Voor de aanvraag omgevingsvergunning is op basis van M.e.r. beoordelingsnotitie een m.e.r.- beoordelingsprocedure doorlopen. Uit de (vormvrije) mer-beoordeling blijkt dat de activiteit geen belangrijke nadelige gevolgen voor het milieu kan hebben, is er geen aanleiding voor het opstellen van een m.e.r.-beoordelingsrapport dan wel een milieueffectrapport.
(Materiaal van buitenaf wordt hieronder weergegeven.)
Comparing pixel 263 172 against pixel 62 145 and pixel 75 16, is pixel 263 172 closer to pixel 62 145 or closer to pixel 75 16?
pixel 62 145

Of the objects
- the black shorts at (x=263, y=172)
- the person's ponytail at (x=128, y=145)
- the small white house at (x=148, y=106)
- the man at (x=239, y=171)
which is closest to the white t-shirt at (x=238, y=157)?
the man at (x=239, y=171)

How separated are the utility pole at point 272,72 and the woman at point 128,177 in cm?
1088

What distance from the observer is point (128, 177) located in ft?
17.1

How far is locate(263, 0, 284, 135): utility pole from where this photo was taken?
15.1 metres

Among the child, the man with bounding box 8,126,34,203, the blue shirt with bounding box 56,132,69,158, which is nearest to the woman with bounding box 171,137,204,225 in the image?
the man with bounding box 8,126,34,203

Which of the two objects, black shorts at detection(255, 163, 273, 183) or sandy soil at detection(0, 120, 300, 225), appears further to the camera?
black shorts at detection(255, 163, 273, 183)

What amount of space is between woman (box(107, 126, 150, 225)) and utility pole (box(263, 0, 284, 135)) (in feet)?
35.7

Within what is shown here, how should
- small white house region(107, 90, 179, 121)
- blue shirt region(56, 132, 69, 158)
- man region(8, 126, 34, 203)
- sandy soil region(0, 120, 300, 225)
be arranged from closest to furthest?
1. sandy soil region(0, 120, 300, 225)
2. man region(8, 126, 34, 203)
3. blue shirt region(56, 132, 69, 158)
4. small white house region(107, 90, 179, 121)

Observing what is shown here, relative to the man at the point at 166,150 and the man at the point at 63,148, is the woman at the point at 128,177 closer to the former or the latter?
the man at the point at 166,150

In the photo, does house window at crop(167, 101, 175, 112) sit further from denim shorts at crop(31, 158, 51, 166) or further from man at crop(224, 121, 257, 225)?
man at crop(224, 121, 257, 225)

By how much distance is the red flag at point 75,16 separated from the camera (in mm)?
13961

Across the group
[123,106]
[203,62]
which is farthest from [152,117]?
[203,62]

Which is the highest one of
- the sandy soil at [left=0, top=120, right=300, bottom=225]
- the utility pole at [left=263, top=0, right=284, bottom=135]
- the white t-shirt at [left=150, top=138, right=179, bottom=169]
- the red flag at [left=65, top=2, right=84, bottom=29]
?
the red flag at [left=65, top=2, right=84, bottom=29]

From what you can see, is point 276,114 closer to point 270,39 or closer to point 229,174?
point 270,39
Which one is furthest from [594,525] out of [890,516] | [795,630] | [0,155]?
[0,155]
Het plan is op dit punt uitvoerbaar.

4.13 Duurzaamheid

4.13.1 Inleiding

Duurzaamheid is een zeer breed begrip. Een duurzame ontwikkeling is een ontwikkeling die voorziet in de behoeften van de huidige generatie, zonder de behoeften van toekomstige generaties, zowel hier als in andere delen van de wereld, in gevaar te brengen. In deze paragraaf wordt ingegaan op 2 aspecten waaruit blijkt dat met de uitbreiding van het agrarisch bedrijf verbeteringen worden ingezet ten aanzien van duurzaamheid: op terrein van

dierenwelzijn en energieverbruik.

4.13.2 Dierenwelzijn

Deze uitgebreide omgevingsvergunning maakt de bouw van een nieuwe pluimveestal mogelijk waardoor het bestaande aantal dieren (pluimvee) betere leefomstandigheden kan krijgen. De stal wordt ingerichti om dieren volgens het 'Beter Leven keurmerk met 1 ster' van de

Dierenbescherming te houden. Dit betekent ten opzichte van het 'gangbaar houden van pluimvee':

Minder dieren per m² (12 kuikens in plaats van 18) Daglicht in de stal

Lagere groei (56 dagen in plaats van 35 tot 42 dagen) Korter transporttijd bij afvoer dieren.

4.13.3 Energieverbruik

Energieverbruikers op het bedrijf zijn de ventilatoren, de verlichting, de verwarming en overige installaties (melkstal en melkkoeling, voer, drinkwater etc.). Het verwachte energieverbruik voor de totale beoogde situatie is ca. 291.240 kWh per jaar. Daarnaast wordt er propaangas verbruikt om de pluimveestallen vanaf dag 1 bij de ontvangst van de kuikens te verwarmen.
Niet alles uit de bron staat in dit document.